Я все время была на нервах, представляя, как мой любимый супруг, внезапно оказавшись в эпицентре сражения, спонтанно вступит в бой с прорвавшимися частями немцев и примется валить супостата в рукопашной, рискуя собственной жизнью.
Боясь его потерять, я, моля о заступничестве у Господа, даже собиралась дать какой-нибудь обет, но в голову не пришло ничего подходящего, и я обошлась без пустых обещаний, уповая на силу молитв и бескорыстную доброту Всевышнего.
Пожалуй, поездка в Гиреево с благой целью помощи ближним отвлечет меня от излишней тревоги и поможет немного развеяться. Да и неотложных дел, из-за которых я не смогла бы оставить Первопрестольную, у меня сейчас не было.

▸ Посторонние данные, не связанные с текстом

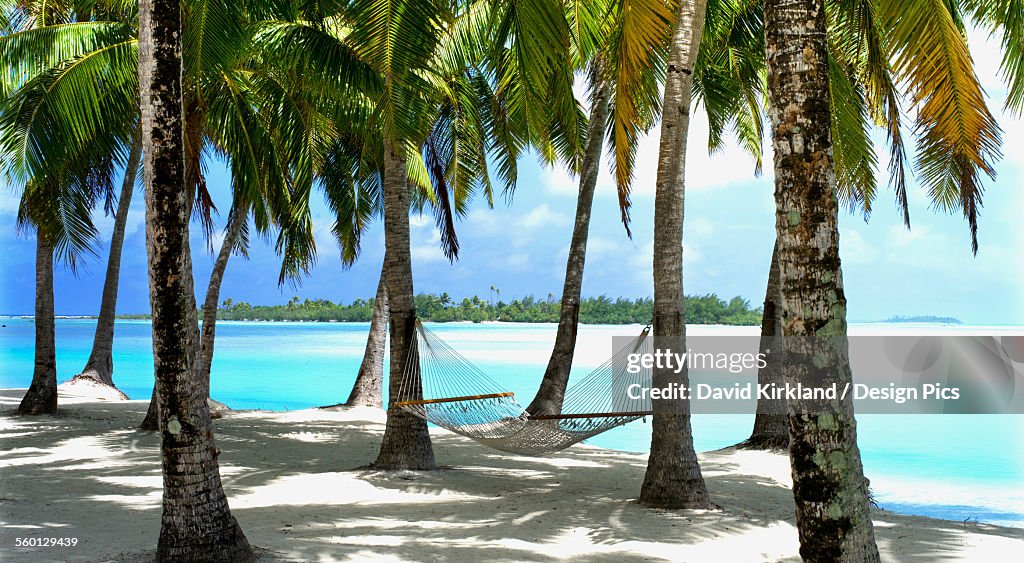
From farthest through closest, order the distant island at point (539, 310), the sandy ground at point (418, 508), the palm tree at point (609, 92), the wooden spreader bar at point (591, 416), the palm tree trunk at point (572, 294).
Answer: the distant island at point (539, 310)
the palm tree trunk at point (572, 294)
the wooden spreader bar at point (591, 416)
the palm tree at point (609, 92)
the sandy ground at point (418, 508)

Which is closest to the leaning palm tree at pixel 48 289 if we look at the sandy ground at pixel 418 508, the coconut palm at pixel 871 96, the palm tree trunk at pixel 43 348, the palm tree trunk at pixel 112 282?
the palm tree trunk at pixel 43 348

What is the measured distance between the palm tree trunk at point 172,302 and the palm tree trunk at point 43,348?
5129mm

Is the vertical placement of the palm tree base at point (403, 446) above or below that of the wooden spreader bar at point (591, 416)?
below

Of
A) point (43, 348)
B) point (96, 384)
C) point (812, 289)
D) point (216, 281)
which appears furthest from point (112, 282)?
point (812, 289)

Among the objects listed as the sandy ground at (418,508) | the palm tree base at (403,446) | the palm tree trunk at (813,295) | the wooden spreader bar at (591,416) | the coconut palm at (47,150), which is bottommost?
the sandy ground at (418,508)

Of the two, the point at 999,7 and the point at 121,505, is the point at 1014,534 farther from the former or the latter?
the point at 121,505

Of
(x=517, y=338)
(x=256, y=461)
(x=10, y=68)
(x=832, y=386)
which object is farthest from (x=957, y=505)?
(x=517, y=338)

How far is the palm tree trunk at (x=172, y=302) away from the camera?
2.98 meters

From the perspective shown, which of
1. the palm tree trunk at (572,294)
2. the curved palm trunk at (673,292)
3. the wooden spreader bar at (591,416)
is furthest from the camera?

Даже мое любимое детище – парфюмерная фабрика, выстроенная несколько лет назад, вполне могла нынче обойтись без хозяйского пригляда. Производство духов, одеколонов и туалетной воды приходилось неуклонно сокращать – спирт с начала войны превратился в жгучий дефицит, закупаемые за границей ароматические масла и другие компоненты парфюмерной продукции из-за повсеместно ведущихся военных действий попадали в Россию кружным путем, нерегулярно и в малых количествах, хорошие химики были призваны в армию и налаживали на военных заводах выпуск боевых отравляющих веществ…

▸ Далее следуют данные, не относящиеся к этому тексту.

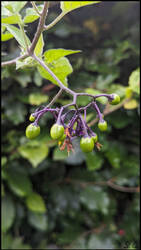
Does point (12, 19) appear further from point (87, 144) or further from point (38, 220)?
point (38, 220)

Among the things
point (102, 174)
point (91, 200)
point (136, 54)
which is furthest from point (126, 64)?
point (91, 200)

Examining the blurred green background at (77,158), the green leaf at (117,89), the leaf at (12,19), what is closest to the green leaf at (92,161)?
the blurred green background at (77,158)

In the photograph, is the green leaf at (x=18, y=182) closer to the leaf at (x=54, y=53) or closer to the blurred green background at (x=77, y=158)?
the blurred green background at (x=77, y=158)

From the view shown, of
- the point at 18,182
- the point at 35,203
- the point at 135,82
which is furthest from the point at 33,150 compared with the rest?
the point at 135,82

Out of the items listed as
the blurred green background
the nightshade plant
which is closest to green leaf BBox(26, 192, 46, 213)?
the blurred green background

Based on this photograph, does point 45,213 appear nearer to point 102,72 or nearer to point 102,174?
point 102,174
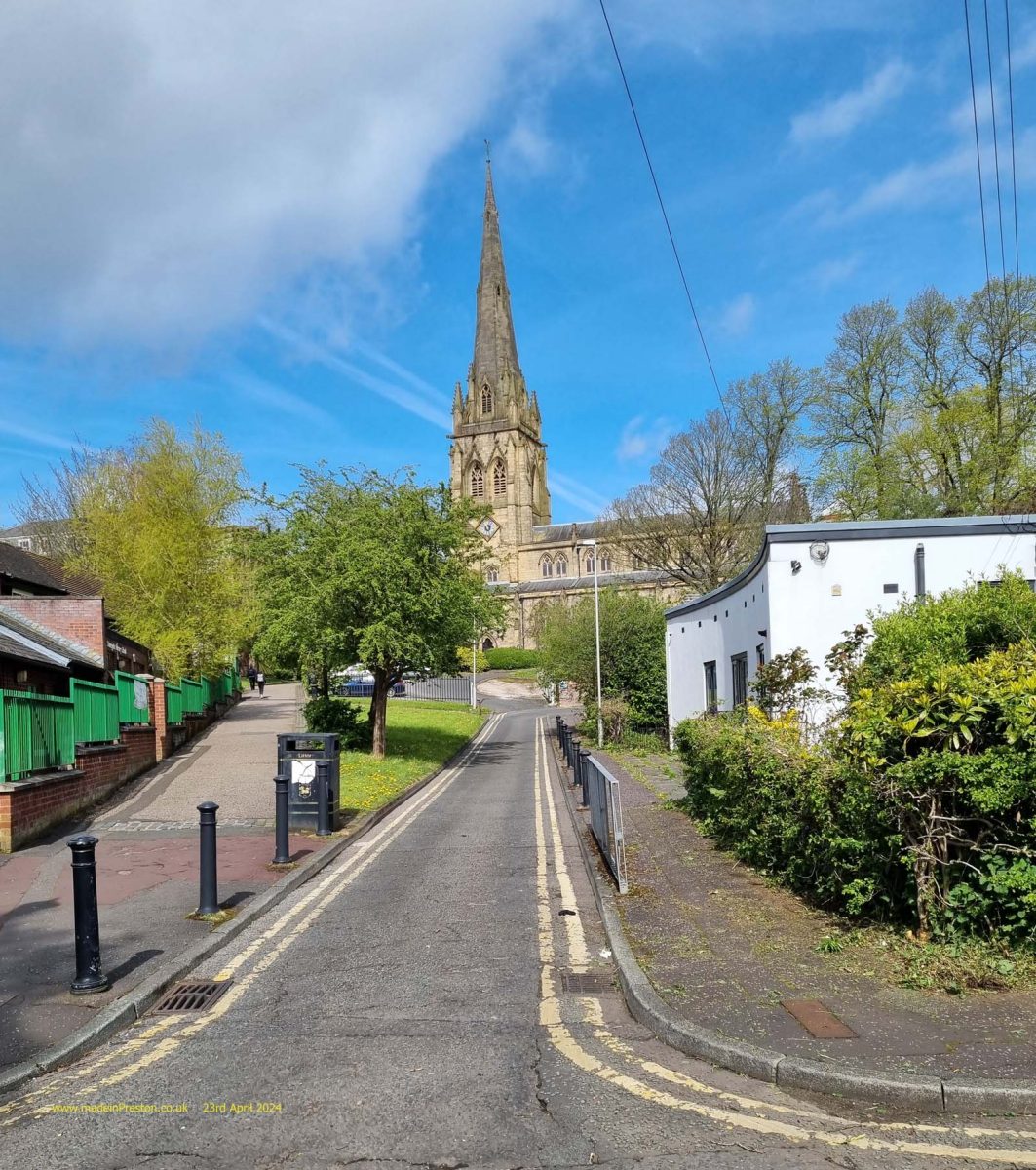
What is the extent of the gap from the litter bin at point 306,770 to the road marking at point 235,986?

Удержаться со своей фабрикой на плаву мне удавалось только благодаря увеличению выпуска простого мыла, поставляемого для нужд армии и тыловых госпиталей. Но процесс мыловарения в отличие от процесса создания нового парфюмерного аромата настолько лишен всякой романтики, так прозаичен, что мне и в голову не приходило дневать и ночевать на фабрике, наблюдая за кипящими котлами с мылом.